YAML Schema

Let’s explore each line of the anomaly.yaml so we can better understand options for extending and customizing the operator to our use case.

Here is an example anomaly.yaml with every parameter specified:

kind: operator
type: anomaly
version: v1
spec:
    datetime_column:
        name: Date
    input_data:
        url: data.csv
    model: auto
    target_column: target
  • Kind: The yaml file always starts with kind: operator. There are many other kinds of yaml files that can be run by ads opctl, so we need to specify this is an operator.

  • Type: The type of operator is anomaly.

  • Version: The only available version is v1.

  • Spec: Spec contains the bulk of the information for the specific problem.
    • input_data: This dictionary contains the details for how to read the input data. Input data must contain the target column, the datetime column, and optionally the target category column.
      • url: Insert the uri for the dataset if it’s on object storage or Data Lake using the URI pattern oci://<bucket>@<namespace>/path/to/data.csv.

      • kwargs: Insert any other args for pandas to load the data (format, options, etc.) See full list in YAML Schema section.

    • target_column: This string specifies the name of the column where the target data is within the historical data.

    • datetime_column: The dictionary outlining details around the datetime column.
      • name: the name of the datetime column. Must be the same in both historical and additional data.

      • format: the format of the datetime string in python notation detailed here.

    • target_category_columns: (optional) The Series ID of the target. When provided, the target data must be present for each date in the datetime_column and for each series id in the target_category_columns.

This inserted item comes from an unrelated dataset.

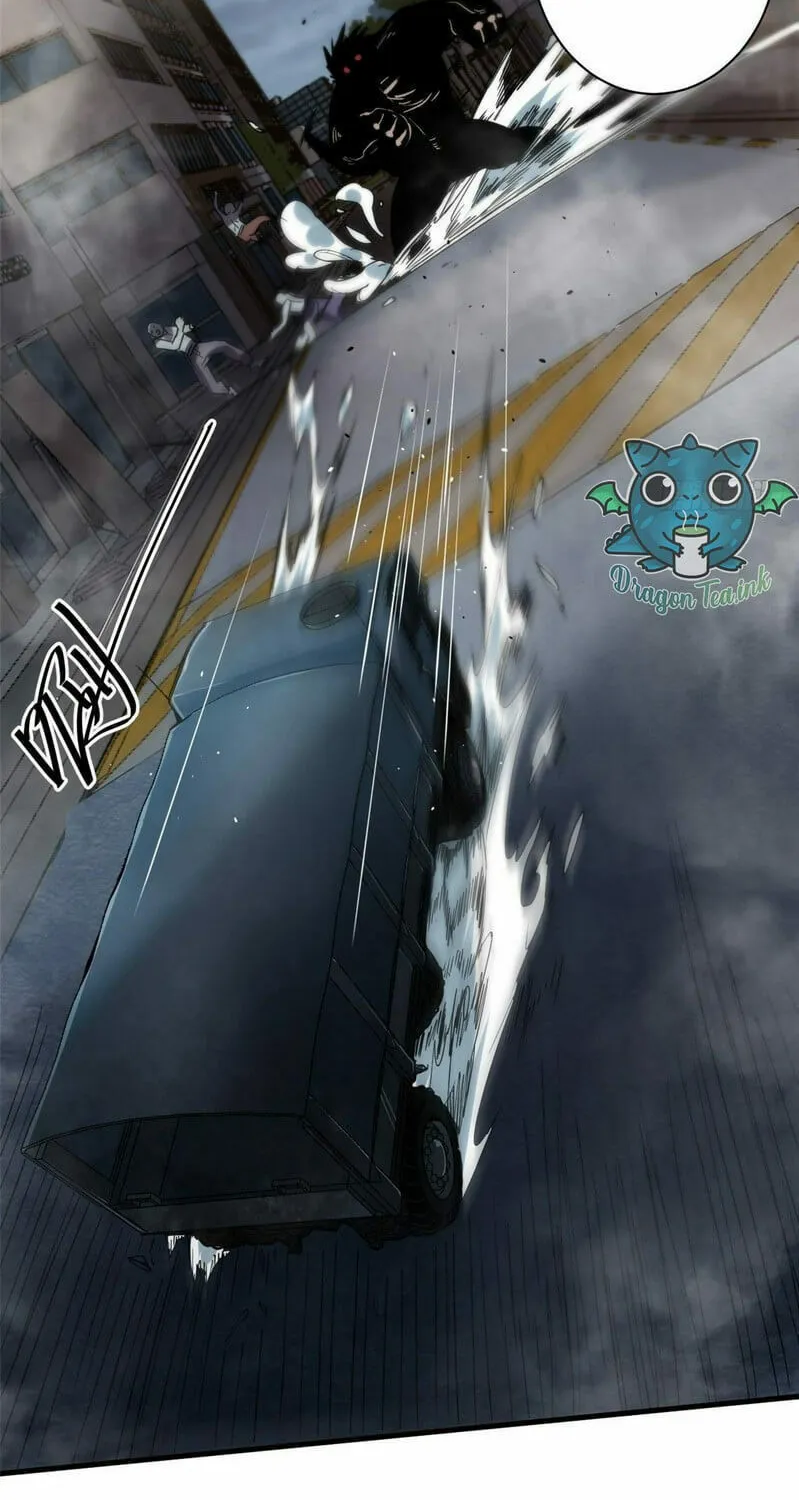 Roulette World (Colored) Chapter 32 page 33 -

    • validation_data: (optional) This dictionary contains the details for how to read the validation data. Validation data must contain all of the columns of input_data plus a column titled “anomaly”.
      • url: Insert the uri for the dataset if it’s on object storage or Data Lake using the URI pattern oci://<bucket>@<namespace>/path/to/data.csv.

      • kwargs: Insert any other args for pandas to load the data (format, options, etc.) See full list in YAML Schema section.

    • output_directory: (optional) This dictionary contains the details for where to put the output artifacts. The directory need not exist, but must be accessible by the Operator during runtime.
      • url: Insert the uri for the dataset if it’s on object storage or Data Lake using the URI pattern oci://<bucket>@<namespace>/subfolder/.

      • kwargs: Insert any other args for pandas to load the data (format, options, etc.) See full list in YAML Schema section.

    • model: (optional) The name of the model framework you want to use. Defaults to “auto”. Other options are: autots, and auto.

    • model_kwargs: (optional) This kwargs dict passes straight through to the model framework. If you want to take direct control of the modeling, this is the best way.

    • test_data: (optional) This dictionary contains the details for how to read the test data. Test data should contain every datetime value of the input_data, (optionally) all of the series from target_category_columns, and a column titles “anomaly” with either a 1 (non-anomalous) or 0 (anomalous).
      • url: Insert the uri for the dataset if it’s on object storage or Data Lake using the URI pattern oci://<bucket>@<namespace>/path/to/data.csv.

      • kwargs: Insert any other args for pandas to load the data (format, options, etc.) See full list in YAML Schema section.

    • preprocessing: (optional) Preprocessing and feature engineering can be disabled using this flag, Defaults to true

    • report_filename: (optional) Placed into output_directory location. Defaults to report.html

    • report_title: (optional) The title of the report.

    • report_theme: (optional) Can be “dark” or “light”. Defaults to “light”.

    • metrics_filename: (optional) Placed into output_directory location. Defaults to metrics.csv

    • test_metrics_filename: (optional) Placed into output_directory location. Defaults to test_metrics.csv

    • outliers_filename: (optional) Placed into output_directory location. Defaults to outliers.csv

    • inliers_filename: (optional) Placed into output_directory location. Defaults to inliers.csv

    • generate_report: (optional) Report file generation can be enabled using this flag. Defaults to true.

    • generate_metrics: (optional) Metrics files generation can be enabled using this flag. Defaults to true.